▶ **Given task**
Repeat the rows below exactly, line for line.

▶ **Data records**

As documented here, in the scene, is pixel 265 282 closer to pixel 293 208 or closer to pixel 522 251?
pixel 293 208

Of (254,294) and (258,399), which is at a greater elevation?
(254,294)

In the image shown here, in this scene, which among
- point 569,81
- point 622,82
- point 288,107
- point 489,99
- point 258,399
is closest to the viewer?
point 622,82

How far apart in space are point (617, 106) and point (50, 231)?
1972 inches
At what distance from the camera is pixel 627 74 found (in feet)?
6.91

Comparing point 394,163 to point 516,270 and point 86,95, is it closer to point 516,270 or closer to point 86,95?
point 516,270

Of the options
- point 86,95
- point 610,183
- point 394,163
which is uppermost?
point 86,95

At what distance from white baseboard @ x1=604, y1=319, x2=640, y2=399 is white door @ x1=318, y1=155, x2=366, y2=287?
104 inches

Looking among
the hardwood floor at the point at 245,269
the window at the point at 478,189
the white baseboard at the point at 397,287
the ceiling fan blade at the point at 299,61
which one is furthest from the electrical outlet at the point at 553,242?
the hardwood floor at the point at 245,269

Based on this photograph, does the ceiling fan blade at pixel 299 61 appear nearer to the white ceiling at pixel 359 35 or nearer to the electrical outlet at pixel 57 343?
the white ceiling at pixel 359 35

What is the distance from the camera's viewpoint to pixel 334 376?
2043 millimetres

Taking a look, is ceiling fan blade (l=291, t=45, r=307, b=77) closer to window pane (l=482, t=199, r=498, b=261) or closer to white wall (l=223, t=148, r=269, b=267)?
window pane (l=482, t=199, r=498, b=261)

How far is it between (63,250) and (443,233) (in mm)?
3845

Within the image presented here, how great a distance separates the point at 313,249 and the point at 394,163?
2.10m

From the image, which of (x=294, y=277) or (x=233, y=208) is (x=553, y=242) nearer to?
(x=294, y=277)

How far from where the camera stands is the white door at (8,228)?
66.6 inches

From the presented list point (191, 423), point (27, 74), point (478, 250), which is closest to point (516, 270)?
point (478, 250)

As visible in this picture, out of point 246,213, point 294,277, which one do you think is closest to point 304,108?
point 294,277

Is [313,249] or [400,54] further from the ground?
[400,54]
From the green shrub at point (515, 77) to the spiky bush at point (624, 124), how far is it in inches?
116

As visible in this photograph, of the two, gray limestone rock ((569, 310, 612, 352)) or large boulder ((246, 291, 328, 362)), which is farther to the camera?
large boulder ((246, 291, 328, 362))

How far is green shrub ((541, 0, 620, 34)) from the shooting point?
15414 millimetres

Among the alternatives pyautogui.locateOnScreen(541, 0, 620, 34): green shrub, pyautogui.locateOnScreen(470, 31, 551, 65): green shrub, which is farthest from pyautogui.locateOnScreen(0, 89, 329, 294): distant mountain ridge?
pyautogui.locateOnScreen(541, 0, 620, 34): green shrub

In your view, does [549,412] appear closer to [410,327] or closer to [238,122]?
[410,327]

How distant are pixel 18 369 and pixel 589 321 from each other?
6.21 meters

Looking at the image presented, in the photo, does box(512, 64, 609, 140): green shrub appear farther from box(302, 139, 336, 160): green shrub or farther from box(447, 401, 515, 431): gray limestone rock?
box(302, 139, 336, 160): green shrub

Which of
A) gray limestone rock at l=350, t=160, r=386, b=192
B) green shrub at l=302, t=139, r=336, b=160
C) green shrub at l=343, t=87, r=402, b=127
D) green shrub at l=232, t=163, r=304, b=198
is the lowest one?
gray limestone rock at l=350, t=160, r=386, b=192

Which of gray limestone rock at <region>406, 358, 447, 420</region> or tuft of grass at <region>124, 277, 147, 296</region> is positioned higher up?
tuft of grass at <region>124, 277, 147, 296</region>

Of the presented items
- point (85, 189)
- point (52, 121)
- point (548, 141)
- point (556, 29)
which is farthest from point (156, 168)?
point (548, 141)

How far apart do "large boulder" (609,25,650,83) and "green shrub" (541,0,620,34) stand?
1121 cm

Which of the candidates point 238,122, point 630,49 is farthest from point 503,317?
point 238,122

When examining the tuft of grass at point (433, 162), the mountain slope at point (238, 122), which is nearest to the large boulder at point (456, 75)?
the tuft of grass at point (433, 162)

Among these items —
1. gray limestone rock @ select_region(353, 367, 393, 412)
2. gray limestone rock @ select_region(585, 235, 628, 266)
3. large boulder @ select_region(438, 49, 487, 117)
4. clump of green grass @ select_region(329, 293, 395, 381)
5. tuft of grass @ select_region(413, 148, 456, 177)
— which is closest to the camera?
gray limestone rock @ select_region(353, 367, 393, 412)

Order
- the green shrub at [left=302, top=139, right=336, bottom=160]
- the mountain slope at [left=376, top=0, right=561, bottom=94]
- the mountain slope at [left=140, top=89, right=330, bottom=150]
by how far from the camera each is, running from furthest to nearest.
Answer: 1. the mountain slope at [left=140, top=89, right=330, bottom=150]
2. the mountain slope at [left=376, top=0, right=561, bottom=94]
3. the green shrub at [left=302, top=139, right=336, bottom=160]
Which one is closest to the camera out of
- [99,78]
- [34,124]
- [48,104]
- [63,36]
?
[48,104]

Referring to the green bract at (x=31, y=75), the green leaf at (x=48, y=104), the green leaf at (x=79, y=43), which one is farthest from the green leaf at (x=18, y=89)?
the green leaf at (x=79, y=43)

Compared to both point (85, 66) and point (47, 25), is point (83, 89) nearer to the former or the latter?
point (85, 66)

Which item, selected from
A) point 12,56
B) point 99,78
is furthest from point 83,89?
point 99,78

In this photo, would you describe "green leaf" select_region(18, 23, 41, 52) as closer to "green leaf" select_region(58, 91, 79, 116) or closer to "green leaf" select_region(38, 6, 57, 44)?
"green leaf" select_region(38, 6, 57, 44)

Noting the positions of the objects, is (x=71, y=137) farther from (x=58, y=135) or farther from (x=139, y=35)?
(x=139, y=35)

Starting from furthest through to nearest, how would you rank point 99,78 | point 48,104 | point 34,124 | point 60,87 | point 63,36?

▶ **Result for this exercise**
As documented here, in the scene, is pixel 265 282 closer to pixel 293 208 or closer to pixel 522 251?
pixel 293 208

Of (254,294) and (258,399), which is at a greater elevation?
(254,294)

In the image shown here, in this scene, which among
- point 569,81
- point 622,82
- point 288,107
- point 489,99
- point 258,399
is closest to the viewer?
point 622,82

How far apart in space are point (617, 106) and point (50, 231)?
1972 inches
At what distance from the camera is pixel 627 74 found (in feet)?
6.91

Comparing point 394,163 to point 516,270 and point 86,95, is it closer to point 516,270 or closer to point 86,95?
point 516,270

Of the options
- point 86,95
- point 610,183
- point 394,163
which is uppermost?
point 86,95

At what distance from white baseboard @ x1=604, y1=319, x2=640, y2=399 is white door @ x1=318, y1=155, x2=366, y2=287?
104 inches

Looking among
the hardwood floor at the point at 245,269
the window at the point at 478,189
the white baseboard at the point at 397,287
the ceiling fan blade at the point at 299,61
which one is furthest from the electrical outlet at the point at 553,242?
the hardwood floor at the point at 245,269

Based on this photograph, does the ceiling fan blade at pixel 299 61 appear nearer to the white ceiling at pixel 359 35 or nearer to the electrical outlet at pixel 57 343?
the white ceiling at pixel 359 35

What is the distance from the camera's viewpoint to pixel 334 376?
2043 millimetres

Taking a look, is ceiling fan blade (l=291, t=45, r=307, b=77) closer to window pane (l=482, t=199, r=498, b=261) or closer to white wall (l=223, t=148, r=269, b=267)?
window pane (l=482, t=199, r=498, b=261)

How far is it between (63,250) and (443,233) (in mm)?
3845

Within the image presented here, how great a distance separates the point at 313,249 and the point at 394,163?
2.10m

From the image, which of (x=294, y=277) or (x=233, y=208) is (x=553, y=242) nearer to?
(x=294, y=277)

How far from where the camera stands is the white door at (8,228)?
66.6 inches

From the presented list point (191, 423), point (27, 74), point (478, 250), which is closest to point (516, 270)?
point (478, 250)

As visible in this picture, out of point 246,213, point 294,277, which one do you think is closest to point 304,108?
point 294,277

Is [313,249] or [400,54] further from the ground?
[400,54]
From the green shrub at point (515, 77) to the spiky bush at point (624, 124), how far is it in inches?
116

As visible in this photograph, of the two, gray limestone rock ((569, 310, 612, 352)) or large boulder ((246, 291, 328, 362)), which is farther to the camera?
large boulder ((246, 291, 328, 362))

How far is green shrub ((541, 0, 620, 34)) from the shooting point?
15414 millimetres

Among the alternatives pyautogui.locateOnScreen(541, 0, 620, 34): green shrub, pyautogui.locateOnScreen(470, 31, 551, 65): green shrub, which is farthest from pyautogui.locateOnScreen(0, 89, 329, 294): distant mountain ridge?
pyautogui.locateOnScreen(541, 0, 620, 34): green shrub

In your view, does [549,412] appear closer to [410,327] or closer to [238,122]?
[410,327]

How distant are pixel 18 369 and pixel 589 321 from each other?
6.21 meters

Looking at the image presented, in the photo, does box(512, 64, 609, 140): green shrub appear farther from box(302, 139, 336, 160): green shrub or farther from box(447, 401, 515, 431): gray limestone rock?
box(302, 139, 336, 160): green shrub

Which of
A) gray limestone rock at l=350, t=160, r=386, b=192
B) green shrub at l=302, t=139, r=336, b=160
C) green shrub at l=343, t=87, r=402, b=127
D) green shrub at l=232, t=163, r=304, b=198
is the lowest one?
gray limestone rock at l=350, t=160, r=386, b=192

Which of gray limestone rock at <region>406, 358, 447, 420</region> or tuft of grass at <region>124, 277, 147, 296</region> is positioned higher up?
tuft of grass at <region>124, 277, 147, 296</region>

Of the presented items
- point (85, 189)
- point (52, 121)
- point (548, 141)
- point (556, 29)
which is farthest from point (156, 168)?
point (548, 141)

How far apart do "large boulder" (609,25,650,83) and "green shrub" (541,0,620,34) stand?
1121 cm

Which of the candidates point 238,122, point 630,49 is farthest from point 503,317?
point 238,122

When examining the tuft of grass at point (433, 162), the mountain slope at point (238, 122), which is nearest to the large boulder at point (456, 75)?
the tuft of grass at point (433, 162)

Among these items —
1. gray limestone rock @ select_region(353, 367, 393, 412)
2. gray limestone rock @ select_region(585, 235, 628, 266)
3. large boulder @ select_region(438, 49, 487, 117)
4. clump of green grass @ select_region(329, 293, 395, 381)
5. tuft of grass @ select_region(413, 148, 456, 177)
— which is closest to the camera?
gray limestone rock @ select_region(353, 367, 393, 412)

Order
- the green shrub at [left=302, top=139, right=336, bottom=160]
- the mountain slope at [left=376, top=0, right=561, bottom=94]
- the mountain slope at [left=140, top=89, right=330, bottom=150]
by how far from the camera each is, running from furthest to nearest.
Answer: 1. the mountain slope at [left=140, top=89, right=330, bottom=150]
2. the mountain slope at [left=376, top=0, right=561, bottom=94]
3. the green shrub at [left=302, top=139, right=336, bottom=160]
Which one is closest to the camera out of
- [99,78]
- [34,124]
- [48,104]
- [63,36]
?
[48,104]

Referring to the green bract at (x=31, y=75), the green leaf at (x=48, y=104), the green leaf at (x=79, y=43), which one is farthest from the green leaf at (x=18, y=89)?
the green leaf at (x=79, y=43)

Compared to both point (85, 66) and point (47, 25), is point (83, 89) nearer to the former or the latter?
point (85, 66)

Which item, selected from
A) point 12,56
B) point 99,78
is furthest from point 83,89?
point 99,78

In this photo, would you describe "green leaf" select_region(18, 23, 41, 52) as closer to "green leaf" select_region(58, 91, 79, 116) or closer to "green leaf" select_region(38, 6, 57, 44)?
"green leaf" select_region(38, 6, 57, 44)

Noting the positions of the objects, is (x=71, y=137) farther from (x=58, y=135) or farther from (x=139, y=35)?
(x=139, y=35)

Starting from furthest through to nearest, how would you rank point 99,78 | point 48,104 | point 34,124 | point 60,87 | point 63,36?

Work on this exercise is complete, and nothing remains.